## Do this
Print only the line with "How far is tree" and the lines after it, ending with the last line of the material, each exactly as it stands.

(Data listing)
☆ ☆ ☆ ☆ ☆ ☆ ☆
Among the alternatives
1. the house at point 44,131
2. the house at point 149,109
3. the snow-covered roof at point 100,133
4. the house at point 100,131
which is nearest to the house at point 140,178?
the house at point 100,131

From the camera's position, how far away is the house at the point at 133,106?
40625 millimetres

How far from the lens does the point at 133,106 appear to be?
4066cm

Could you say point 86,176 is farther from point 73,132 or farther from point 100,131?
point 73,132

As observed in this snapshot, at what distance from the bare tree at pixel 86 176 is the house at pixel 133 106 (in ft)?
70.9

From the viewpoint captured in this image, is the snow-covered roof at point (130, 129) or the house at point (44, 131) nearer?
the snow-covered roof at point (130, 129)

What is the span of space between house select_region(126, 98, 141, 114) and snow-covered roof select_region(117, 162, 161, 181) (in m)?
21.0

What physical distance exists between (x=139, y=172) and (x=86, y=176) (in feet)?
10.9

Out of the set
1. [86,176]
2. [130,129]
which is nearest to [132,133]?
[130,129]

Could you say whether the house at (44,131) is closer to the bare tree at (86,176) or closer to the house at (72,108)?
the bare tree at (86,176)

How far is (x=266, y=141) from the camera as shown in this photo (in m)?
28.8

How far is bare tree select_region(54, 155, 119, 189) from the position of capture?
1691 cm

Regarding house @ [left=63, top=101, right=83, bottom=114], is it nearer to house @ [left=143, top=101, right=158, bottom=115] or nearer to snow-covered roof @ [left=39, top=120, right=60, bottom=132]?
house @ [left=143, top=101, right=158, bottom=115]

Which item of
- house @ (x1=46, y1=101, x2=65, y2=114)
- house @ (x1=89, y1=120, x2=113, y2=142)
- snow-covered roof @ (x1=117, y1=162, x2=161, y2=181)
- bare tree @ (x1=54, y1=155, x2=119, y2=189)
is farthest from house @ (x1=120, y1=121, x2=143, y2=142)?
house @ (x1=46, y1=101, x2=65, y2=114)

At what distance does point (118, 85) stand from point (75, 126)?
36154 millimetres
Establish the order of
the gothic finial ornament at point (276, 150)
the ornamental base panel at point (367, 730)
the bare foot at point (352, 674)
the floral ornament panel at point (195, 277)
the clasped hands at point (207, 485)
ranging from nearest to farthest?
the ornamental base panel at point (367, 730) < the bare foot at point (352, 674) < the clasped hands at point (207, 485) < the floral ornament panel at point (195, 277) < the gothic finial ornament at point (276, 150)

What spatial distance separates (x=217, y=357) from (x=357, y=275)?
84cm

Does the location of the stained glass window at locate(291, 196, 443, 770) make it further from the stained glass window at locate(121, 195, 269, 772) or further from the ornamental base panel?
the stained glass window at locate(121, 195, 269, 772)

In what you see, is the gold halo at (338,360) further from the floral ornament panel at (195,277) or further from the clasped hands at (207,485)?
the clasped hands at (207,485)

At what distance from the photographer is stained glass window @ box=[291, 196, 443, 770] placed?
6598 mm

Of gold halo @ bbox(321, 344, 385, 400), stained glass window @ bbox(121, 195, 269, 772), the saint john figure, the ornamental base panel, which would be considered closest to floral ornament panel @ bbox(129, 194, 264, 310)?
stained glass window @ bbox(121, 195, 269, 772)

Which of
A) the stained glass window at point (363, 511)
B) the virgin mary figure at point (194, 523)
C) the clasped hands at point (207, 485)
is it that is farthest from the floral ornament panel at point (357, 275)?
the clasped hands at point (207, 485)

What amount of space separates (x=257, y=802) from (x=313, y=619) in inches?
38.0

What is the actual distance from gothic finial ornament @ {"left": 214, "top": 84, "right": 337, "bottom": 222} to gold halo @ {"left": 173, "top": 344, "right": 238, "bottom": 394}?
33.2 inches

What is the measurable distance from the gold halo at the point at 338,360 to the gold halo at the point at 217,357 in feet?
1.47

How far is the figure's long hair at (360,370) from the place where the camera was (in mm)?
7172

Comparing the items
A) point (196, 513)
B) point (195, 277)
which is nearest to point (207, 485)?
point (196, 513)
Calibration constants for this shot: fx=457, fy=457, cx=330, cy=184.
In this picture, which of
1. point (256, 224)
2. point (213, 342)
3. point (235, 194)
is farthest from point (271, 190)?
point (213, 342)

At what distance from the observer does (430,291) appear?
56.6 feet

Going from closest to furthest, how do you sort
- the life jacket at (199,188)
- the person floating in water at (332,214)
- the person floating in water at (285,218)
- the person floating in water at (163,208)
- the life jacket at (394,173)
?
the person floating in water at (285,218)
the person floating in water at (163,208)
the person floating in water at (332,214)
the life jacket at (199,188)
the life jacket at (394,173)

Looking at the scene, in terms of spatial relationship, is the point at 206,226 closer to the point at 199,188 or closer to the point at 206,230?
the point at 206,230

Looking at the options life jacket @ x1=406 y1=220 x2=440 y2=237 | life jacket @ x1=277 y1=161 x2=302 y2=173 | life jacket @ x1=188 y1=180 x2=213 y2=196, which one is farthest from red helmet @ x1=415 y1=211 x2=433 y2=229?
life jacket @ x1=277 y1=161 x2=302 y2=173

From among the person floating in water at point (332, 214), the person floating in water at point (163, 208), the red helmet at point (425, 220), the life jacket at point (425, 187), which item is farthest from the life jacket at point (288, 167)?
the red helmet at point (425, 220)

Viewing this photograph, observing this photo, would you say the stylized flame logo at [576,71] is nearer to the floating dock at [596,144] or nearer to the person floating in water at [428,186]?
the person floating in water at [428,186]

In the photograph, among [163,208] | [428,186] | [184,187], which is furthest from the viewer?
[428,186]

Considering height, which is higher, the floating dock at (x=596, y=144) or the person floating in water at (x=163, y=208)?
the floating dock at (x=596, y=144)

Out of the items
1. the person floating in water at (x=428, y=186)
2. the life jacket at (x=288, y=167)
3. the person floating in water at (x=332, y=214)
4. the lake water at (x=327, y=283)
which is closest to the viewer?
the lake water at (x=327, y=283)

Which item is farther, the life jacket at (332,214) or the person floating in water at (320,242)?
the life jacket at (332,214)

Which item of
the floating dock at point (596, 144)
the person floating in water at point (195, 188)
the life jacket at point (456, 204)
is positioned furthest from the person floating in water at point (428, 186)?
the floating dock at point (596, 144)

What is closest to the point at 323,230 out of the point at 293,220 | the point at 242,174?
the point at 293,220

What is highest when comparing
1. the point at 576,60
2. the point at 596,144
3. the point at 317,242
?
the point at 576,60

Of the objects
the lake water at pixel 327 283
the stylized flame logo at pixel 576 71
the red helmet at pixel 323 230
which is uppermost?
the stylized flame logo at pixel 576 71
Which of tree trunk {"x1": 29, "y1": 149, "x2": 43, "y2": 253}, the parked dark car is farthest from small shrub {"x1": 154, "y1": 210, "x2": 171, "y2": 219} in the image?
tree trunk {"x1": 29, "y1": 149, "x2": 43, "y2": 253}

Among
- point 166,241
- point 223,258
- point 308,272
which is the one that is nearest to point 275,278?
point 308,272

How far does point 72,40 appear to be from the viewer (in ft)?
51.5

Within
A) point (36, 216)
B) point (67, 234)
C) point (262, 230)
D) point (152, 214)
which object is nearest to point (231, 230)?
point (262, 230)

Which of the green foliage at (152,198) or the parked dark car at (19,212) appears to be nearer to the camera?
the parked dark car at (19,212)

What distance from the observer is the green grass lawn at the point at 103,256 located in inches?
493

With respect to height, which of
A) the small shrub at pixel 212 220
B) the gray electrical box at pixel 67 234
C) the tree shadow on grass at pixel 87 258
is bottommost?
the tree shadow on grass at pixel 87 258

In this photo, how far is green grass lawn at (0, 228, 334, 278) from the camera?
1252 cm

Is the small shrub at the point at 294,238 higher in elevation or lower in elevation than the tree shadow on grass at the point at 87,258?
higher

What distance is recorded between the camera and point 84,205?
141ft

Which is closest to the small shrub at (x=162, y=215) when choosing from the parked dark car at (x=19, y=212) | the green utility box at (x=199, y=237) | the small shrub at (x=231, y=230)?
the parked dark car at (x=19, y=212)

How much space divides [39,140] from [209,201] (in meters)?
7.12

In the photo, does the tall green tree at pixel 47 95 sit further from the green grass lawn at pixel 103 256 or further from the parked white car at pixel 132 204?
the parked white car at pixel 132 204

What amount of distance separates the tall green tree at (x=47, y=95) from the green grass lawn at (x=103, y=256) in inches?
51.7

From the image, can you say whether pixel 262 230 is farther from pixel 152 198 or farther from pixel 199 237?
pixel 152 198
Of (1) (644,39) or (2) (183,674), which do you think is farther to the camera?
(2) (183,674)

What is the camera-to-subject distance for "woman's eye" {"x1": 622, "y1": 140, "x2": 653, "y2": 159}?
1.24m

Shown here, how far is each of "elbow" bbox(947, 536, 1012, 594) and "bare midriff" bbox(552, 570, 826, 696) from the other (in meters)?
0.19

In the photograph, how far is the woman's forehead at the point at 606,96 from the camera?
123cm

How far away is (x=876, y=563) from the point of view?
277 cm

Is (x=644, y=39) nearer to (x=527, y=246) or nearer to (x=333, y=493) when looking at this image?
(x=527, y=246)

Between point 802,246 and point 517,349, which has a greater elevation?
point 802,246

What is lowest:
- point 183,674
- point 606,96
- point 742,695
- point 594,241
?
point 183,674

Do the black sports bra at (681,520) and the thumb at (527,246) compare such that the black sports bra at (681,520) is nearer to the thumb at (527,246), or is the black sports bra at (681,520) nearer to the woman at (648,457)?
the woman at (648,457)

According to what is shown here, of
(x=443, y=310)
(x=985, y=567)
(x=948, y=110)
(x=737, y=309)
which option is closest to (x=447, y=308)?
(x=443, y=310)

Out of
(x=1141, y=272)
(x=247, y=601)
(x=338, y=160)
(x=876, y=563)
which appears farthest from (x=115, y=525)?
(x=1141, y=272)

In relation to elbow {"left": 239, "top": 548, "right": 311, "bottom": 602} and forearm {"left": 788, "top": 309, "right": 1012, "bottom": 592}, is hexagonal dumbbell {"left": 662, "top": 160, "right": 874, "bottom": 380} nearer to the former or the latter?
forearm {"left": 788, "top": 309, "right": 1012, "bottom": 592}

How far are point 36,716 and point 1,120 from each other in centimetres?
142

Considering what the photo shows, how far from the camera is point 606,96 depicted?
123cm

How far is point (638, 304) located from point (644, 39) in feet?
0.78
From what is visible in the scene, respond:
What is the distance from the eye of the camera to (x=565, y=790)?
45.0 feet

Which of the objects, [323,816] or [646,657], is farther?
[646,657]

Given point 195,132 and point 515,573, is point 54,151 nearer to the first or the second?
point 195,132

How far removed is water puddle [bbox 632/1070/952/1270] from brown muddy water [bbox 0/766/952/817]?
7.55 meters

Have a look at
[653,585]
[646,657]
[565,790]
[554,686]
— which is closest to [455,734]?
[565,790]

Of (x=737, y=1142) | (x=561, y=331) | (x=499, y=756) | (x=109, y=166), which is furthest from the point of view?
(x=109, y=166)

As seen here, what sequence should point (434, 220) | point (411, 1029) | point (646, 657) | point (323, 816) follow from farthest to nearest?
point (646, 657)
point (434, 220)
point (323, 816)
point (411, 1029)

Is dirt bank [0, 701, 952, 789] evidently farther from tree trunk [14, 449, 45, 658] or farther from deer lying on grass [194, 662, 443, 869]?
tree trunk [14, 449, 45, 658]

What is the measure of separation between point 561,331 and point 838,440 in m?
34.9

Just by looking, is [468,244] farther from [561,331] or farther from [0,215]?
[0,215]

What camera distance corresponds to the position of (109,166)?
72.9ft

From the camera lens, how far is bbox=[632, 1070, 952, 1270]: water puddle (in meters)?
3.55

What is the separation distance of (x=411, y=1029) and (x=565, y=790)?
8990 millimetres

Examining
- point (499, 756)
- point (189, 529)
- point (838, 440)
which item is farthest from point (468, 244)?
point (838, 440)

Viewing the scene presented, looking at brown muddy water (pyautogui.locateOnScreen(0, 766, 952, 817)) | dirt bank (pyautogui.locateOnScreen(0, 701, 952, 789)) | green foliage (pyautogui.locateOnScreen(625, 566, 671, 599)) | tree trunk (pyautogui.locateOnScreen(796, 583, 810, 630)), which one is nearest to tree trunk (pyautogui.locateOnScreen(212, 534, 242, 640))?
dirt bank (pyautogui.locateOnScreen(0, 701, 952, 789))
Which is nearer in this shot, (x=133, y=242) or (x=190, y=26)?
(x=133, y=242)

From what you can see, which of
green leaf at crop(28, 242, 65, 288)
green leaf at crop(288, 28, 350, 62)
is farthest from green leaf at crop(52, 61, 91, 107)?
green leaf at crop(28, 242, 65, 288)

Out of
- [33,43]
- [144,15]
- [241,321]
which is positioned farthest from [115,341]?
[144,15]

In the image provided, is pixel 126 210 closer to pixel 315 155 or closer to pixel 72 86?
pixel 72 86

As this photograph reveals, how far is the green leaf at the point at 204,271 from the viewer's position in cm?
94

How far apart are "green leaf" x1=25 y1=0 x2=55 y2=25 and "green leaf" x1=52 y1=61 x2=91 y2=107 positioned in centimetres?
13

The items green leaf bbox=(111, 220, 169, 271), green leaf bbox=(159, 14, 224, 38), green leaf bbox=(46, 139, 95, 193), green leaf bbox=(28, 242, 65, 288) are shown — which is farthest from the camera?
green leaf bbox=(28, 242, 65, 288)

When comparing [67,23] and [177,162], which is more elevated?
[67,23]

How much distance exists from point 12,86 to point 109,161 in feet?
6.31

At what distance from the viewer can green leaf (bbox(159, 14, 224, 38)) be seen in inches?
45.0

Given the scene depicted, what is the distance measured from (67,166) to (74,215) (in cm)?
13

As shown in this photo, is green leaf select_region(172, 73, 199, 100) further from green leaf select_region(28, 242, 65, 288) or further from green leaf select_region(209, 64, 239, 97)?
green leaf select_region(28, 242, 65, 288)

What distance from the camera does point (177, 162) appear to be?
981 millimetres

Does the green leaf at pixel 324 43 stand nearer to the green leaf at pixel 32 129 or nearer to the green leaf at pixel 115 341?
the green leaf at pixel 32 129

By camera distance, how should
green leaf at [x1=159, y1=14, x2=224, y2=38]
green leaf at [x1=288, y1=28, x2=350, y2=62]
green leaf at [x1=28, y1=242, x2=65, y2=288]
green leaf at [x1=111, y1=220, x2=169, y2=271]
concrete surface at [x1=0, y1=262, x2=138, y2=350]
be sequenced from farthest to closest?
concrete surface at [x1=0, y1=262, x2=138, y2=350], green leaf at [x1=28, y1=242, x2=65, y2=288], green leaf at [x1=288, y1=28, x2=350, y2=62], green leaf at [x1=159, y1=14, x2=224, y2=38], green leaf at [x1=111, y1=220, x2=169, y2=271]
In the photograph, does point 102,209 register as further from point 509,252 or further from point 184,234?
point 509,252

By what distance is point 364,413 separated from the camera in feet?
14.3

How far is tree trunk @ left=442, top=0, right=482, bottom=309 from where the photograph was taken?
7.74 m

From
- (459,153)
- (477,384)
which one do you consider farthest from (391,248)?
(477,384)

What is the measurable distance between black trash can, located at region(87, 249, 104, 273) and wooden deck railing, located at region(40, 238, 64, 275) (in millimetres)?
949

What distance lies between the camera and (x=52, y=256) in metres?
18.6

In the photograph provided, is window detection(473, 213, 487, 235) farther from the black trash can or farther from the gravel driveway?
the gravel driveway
☆ ☆ ☆ ☆ ☆ ☆ ☆
## Exercise output
How far is tree trunk @ left=442, top=0, right=482, bottom=309 from where the photograph was taken?
7.74 m

From
- (459,153)
- (477,384)
which one do you consider farthest from (391,248)?
(477,384)

What is the measurable distance between black trash can, located at region(87, 249, 104, 273) and wooden deck railing, located at region(40, 238, 64, 275) (in millimetres)?
949

What distance lies between the camera and (x=52, y=256) in metres?
18.6

In the photograph provided, is window detection(473, 213, 487, 235) farther from the black trash can or farther from the gravel driveway?
the gravel driveway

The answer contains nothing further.